BEGIN EXTRACT

Statistical Analysis
Univariate analysis by using the Wilcoxon rank sum test was performed to examine the correlations between the rVP and rKtrans histogram parameters and EGFRvIII status. The cutoffs of the DCE–MR imaging perfusion parameters were selected by using the receiver operating characteristic (ROC) method. The areas under the ROC curves of the perfusion parameters were compared by using the Delong test. The statistical analysis was performed with the software SAS, Version 9.2 (SAS Institute, Cary, North Carolina) and R package ROCR and pROC (Version 3.1.2; R statistical computing software; http://www.r-project.org/). The significance level was set to P = .05.
Results
Patient Characteristics
Eighty-two consecutive treatment-naïve patients with glioblastoma were included in the study. Twenty-four (29.3%) patients had positive EGFRvIII status, while 58 (70.7%) had negative EGFRvIII status. The median age was 66.7 years (range, 38–87) years; there were 21 women (25.6%) and 61 men (74.4%).
DCE–MR Imaging
As summarized in the Table, increased VP and Ktrans were associated with positive EGFRvIII status for all histogram metrics. rVPmean, rVP90%tile, and rVP75%tile were better predictors than rKtransmean, rKtrans90%tile, and rKtrans75%tile, with P values ≤ .004. A representative case is shown in Fig 1. The areas under the ROC curves for the VP metrics were 0.818–0.833, while those for the Ktrans metrics were 0.669–0.692. With ROC analysis, a threshold value for VP90%tile > 9.50 yielded a specificity of 89.7% and a sensitivity of 62.5% for predicting positive EGFRvIII status (Fig 2).

END EXTRACT
BEGIN DATA PROVIDED

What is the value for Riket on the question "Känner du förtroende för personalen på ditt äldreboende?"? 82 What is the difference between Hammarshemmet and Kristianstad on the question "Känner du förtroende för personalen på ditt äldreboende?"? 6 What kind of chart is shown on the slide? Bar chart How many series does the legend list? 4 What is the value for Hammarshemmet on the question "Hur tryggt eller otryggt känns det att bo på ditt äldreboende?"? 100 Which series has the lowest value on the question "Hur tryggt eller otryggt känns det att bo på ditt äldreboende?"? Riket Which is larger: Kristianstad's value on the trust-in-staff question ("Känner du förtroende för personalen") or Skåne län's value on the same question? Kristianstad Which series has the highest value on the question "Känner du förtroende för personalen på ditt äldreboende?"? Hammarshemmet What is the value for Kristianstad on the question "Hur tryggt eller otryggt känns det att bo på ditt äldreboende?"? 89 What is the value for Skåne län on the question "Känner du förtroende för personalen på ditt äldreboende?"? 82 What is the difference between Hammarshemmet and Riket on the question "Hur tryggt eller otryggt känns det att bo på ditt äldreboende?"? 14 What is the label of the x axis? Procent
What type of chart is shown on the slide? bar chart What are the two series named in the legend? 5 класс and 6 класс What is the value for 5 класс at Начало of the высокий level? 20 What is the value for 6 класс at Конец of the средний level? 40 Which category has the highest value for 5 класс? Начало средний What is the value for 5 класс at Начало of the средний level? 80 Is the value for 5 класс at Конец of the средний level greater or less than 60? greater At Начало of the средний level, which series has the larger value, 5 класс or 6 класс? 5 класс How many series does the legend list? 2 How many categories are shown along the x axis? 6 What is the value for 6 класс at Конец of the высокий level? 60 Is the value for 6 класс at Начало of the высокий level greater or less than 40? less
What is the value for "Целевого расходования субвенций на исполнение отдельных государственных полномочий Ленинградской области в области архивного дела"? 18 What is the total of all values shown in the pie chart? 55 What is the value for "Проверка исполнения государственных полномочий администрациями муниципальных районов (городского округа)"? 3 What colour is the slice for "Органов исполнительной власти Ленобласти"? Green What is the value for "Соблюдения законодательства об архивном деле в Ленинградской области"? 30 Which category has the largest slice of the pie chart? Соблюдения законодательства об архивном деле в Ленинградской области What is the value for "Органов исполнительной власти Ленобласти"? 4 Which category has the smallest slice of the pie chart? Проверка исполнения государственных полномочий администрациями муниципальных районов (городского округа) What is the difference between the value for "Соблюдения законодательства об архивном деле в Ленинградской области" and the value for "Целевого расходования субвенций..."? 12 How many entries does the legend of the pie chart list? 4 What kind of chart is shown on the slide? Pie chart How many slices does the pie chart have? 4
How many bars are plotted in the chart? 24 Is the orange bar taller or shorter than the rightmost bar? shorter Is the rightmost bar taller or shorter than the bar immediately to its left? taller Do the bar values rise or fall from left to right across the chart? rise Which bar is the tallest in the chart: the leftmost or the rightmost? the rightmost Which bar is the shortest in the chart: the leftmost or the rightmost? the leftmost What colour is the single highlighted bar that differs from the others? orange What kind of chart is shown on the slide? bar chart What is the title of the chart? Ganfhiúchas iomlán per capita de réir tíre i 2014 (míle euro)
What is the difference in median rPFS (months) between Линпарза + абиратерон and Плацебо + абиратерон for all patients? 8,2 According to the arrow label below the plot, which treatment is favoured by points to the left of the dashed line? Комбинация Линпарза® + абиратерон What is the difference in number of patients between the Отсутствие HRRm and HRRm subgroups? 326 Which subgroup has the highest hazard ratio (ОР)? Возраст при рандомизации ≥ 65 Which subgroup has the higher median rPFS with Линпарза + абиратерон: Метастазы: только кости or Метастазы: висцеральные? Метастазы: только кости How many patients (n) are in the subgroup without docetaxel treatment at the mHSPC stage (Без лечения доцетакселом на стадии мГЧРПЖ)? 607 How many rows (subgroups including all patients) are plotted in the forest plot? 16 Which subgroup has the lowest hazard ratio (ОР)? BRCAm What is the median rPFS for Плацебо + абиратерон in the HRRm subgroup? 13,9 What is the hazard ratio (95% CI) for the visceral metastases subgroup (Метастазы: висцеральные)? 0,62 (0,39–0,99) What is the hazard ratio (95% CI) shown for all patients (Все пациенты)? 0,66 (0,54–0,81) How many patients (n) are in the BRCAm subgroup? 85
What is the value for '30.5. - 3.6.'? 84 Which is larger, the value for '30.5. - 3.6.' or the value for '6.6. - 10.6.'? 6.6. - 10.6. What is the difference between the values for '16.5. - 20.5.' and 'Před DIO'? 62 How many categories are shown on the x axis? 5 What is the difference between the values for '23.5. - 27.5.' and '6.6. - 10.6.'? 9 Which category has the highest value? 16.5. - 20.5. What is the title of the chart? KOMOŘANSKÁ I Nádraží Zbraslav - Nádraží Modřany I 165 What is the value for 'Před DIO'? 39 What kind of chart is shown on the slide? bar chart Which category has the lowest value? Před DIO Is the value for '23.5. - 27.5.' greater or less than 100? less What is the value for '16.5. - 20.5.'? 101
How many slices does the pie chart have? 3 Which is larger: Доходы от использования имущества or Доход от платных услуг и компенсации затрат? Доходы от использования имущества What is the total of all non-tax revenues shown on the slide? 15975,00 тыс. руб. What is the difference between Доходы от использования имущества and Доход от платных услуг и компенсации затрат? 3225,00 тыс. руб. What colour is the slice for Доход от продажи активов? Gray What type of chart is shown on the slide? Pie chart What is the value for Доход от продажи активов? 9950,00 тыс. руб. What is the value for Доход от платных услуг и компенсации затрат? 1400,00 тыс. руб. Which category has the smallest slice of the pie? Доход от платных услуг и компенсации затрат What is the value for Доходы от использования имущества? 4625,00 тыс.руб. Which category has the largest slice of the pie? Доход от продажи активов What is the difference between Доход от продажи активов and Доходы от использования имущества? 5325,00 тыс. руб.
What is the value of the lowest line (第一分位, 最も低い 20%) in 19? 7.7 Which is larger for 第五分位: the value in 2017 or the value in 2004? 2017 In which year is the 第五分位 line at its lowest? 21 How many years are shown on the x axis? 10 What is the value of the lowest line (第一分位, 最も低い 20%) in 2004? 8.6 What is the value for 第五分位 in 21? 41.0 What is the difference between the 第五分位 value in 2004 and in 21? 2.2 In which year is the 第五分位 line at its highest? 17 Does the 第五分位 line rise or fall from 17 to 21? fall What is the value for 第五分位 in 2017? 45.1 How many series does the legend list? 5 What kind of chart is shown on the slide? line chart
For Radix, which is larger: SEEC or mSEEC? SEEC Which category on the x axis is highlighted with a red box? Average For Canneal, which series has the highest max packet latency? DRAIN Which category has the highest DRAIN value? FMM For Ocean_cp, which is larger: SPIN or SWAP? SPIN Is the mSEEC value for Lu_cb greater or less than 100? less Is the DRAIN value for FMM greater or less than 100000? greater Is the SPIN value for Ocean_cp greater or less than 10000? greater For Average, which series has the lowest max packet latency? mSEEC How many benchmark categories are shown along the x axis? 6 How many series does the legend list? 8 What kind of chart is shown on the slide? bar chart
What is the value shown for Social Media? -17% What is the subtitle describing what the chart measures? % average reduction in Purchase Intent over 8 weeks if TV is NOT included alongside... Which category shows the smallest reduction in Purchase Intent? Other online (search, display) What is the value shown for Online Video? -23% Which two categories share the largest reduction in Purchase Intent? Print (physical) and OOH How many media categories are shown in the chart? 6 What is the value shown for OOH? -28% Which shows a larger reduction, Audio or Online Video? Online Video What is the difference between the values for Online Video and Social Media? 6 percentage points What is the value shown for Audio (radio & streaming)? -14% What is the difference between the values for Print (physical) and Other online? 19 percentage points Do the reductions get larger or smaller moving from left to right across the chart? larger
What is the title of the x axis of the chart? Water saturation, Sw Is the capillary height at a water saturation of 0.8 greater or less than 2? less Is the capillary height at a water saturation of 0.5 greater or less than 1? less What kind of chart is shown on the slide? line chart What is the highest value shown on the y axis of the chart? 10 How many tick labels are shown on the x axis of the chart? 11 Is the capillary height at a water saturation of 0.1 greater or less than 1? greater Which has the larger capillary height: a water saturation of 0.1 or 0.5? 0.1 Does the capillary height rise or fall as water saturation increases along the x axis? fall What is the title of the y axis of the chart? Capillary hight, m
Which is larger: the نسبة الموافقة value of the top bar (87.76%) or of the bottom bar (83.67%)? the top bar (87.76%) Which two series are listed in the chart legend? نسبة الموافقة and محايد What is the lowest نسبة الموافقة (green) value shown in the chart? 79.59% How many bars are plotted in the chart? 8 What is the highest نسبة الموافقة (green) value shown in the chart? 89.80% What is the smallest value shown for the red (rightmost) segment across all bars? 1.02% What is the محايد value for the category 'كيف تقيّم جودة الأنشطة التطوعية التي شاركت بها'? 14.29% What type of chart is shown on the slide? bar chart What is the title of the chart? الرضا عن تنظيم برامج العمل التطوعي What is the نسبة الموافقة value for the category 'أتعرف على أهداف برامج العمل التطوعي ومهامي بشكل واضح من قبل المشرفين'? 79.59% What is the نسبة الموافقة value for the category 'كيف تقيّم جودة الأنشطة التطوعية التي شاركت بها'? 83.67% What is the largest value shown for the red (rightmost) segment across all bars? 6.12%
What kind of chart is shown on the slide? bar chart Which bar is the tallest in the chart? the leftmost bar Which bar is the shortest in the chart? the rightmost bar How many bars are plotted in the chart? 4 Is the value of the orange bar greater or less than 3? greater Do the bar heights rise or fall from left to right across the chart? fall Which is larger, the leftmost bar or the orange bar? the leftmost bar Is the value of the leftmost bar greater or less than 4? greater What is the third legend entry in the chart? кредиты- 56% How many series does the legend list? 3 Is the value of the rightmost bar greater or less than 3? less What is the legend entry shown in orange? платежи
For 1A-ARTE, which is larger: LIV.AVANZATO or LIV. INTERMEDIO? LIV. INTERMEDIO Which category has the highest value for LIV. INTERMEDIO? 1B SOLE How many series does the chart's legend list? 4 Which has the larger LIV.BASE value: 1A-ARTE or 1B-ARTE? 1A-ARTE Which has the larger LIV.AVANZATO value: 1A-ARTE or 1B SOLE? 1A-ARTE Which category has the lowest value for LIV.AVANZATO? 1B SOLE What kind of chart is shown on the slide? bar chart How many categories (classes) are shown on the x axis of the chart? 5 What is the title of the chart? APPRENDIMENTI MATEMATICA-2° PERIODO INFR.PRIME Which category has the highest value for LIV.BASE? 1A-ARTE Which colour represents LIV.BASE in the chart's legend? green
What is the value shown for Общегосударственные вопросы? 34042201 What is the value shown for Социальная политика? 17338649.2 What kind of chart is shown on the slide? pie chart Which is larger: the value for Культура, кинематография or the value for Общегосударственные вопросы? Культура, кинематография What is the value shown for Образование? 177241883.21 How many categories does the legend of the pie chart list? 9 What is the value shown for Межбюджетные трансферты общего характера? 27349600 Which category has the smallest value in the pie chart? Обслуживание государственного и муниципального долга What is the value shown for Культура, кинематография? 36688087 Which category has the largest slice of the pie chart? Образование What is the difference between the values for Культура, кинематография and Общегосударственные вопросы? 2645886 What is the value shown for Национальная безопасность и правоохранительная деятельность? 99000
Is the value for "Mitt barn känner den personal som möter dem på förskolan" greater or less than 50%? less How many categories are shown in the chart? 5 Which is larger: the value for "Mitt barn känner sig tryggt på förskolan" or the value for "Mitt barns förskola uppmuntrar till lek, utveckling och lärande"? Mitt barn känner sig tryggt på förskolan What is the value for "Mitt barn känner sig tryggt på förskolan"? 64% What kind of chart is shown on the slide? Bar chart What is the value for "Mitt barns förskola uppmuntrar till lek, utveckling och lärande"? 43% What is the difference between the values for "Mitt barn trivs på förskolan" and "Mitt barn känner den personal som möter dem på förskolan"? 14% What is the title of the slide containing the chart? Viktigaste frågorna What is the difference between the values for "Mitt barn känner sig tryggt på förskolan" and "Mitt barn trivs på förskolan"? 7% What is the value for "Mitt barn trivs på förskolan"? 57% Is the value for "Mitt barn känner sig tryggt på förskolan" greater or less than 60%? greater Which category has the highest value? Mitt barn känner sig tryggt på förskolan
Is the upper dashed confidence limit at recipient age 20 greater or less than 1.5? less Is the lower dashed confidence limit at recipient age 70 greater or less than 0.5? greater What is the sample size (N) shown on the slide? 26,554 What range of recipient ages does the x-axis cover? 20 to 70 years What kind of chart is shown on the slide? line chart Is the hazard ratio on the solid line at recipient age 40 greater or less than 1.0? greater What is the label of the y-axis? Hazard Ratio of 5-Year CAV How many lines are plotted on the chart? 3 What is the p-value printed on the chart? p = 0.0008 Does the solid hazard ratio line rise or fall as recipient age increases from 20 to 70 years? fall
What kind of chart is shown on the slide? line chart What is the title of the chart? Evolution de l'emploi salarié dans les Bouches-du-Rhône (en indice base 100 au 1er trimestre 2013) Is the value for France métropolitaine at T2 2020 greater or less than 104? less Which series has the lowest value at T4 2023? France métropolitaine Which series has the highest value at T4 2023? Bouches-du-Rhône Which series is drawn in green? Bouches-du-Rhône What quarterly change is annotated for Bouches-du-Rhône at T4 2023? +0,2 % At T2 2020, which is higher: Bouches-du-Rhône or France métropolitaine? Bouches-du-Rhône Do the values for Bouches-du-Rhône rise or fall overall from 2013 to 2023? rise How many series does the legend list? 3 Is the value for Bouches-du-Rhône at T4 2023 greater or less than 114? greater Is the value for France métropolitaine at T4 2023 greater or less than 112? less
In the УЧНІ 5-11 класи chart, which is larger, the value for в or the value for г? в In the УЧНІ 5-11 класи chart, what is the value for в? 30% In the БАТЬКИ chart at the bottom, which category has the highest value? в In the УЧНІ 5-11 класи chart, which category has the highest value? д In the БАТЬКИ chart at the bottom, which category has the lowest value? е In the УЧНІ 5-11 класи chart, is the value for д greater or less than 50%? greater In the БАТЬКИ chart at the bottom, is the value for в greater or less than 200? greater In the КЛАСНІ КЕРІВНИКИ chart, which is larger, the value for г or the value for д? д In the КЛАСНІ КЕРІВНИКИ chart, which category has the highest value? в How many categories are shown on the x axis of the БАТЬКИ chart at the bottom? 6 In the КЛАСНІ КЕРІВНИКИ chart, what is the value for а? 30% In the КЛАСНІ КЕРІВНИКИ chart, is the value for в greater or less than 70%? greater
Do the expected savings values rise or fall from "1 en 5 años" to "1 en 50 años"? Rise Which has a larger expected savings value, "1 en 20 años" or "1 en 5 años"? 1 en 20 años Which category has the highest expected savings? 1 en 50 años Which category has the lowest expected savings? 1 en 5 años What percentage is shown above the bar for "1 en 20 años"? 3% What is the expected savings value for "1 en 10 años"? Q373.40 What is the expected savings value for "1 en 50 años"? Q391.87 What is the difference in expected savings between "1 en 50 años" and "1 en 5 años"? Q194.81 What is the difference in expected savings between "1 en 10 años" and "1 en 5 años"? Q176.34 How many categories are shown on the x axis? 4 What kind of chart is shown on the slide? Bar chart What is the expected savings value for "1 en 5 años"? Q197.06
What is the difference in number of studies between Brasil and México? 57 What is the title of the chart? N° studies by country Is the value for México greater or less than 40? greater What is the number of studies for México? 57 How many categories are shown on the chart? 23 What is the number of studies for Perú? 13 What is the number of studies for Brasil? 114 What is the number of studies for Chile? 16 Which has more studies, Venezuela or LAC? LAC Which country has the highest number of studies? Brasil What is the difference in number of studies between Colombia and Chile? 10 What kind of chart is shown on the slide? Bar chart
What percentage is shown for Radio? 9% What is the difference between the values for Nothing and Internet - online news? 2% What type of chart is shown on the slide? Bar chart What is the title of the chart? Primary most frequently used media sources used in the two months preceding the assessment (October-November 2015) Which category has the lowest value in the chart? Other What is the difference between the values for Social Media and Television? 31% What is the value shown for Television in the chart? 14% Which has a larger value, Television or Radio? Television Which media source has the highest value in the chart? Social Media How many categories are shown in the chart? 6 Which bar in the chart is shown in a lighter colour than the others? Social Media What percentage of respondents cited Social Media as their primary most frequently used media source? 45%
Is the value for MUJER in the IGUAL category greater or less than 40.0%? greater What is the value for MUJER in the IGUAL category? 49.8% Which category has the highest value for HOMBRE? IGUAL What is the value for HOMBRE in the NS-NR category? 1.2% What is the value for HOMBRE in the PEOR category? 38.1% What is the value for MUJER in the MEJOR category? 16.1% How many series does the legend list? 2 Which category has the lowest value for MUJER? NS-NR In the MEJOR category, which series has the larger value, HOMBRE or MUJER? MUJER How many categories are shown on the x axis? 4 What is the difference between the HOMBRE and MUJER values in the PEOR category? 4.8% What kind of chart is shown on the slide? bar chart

END DATA PROVIDED

TASKS TO CARRY OUT:
[1] In the glioblastoma perfusion extract, what specificity and sensitivity did a VP90%tile threshold above 9.50 yield for predicting positive EGFRvIII status?
[2] Write the next part of the glioblastoma perfusion extract, picking up after its last sentence.

ANSWER SET:
[1] A specificity of 89.7% and a sensitivity of 62.5%.

[2]
Discussion
We demonstrated that perfusion and leakiness, as determined by rVP and rKtrans histogram parameters, respectively, were greater in EGFRvIII-positive glioblastomas than in EGFRvIII-negative glioblastomas. These results suggest that DCE–MR imaging parameters may be useful imaging biomarkers to follow in patients with EGFRvIII-positive tumors or other tumors with abnormal pretreatment parameters. We postulate that this radiogenomic characterization may be particularly relevant in patients undergoing active targeted, mutation-specific treatment, in which changes in perfusion and leakiness could be used to repetitively and noninvasively evaluate treatment efficacy in lieu of surgery.
Alteration of EGFR is among the frequent oncogene mutations in primary glioblastomas.13⇓–15 In addition to promoting cellular growth and proliferation, EGFRvIII accelerates tumor angiogenesis and induction of proangiogenic factors, including vascular endothelial growth factor, interleukin 18, and angiopoietin-like 4 in the extracellular signal-regulated kinase and c-Myc pathways, to confer a more heterogeneous and aggressive phenotype.16⇓⇓–19 These increases in angiogenic activity in patients with EGFRvIII may manifest at DCE–MR imaging as increased VP, which is a measure of the tumor blood plasma volume per unit volume of tissue, and as increased Ktrans, the volume transfer constant between the blood plasma and the extravascular extracellular space.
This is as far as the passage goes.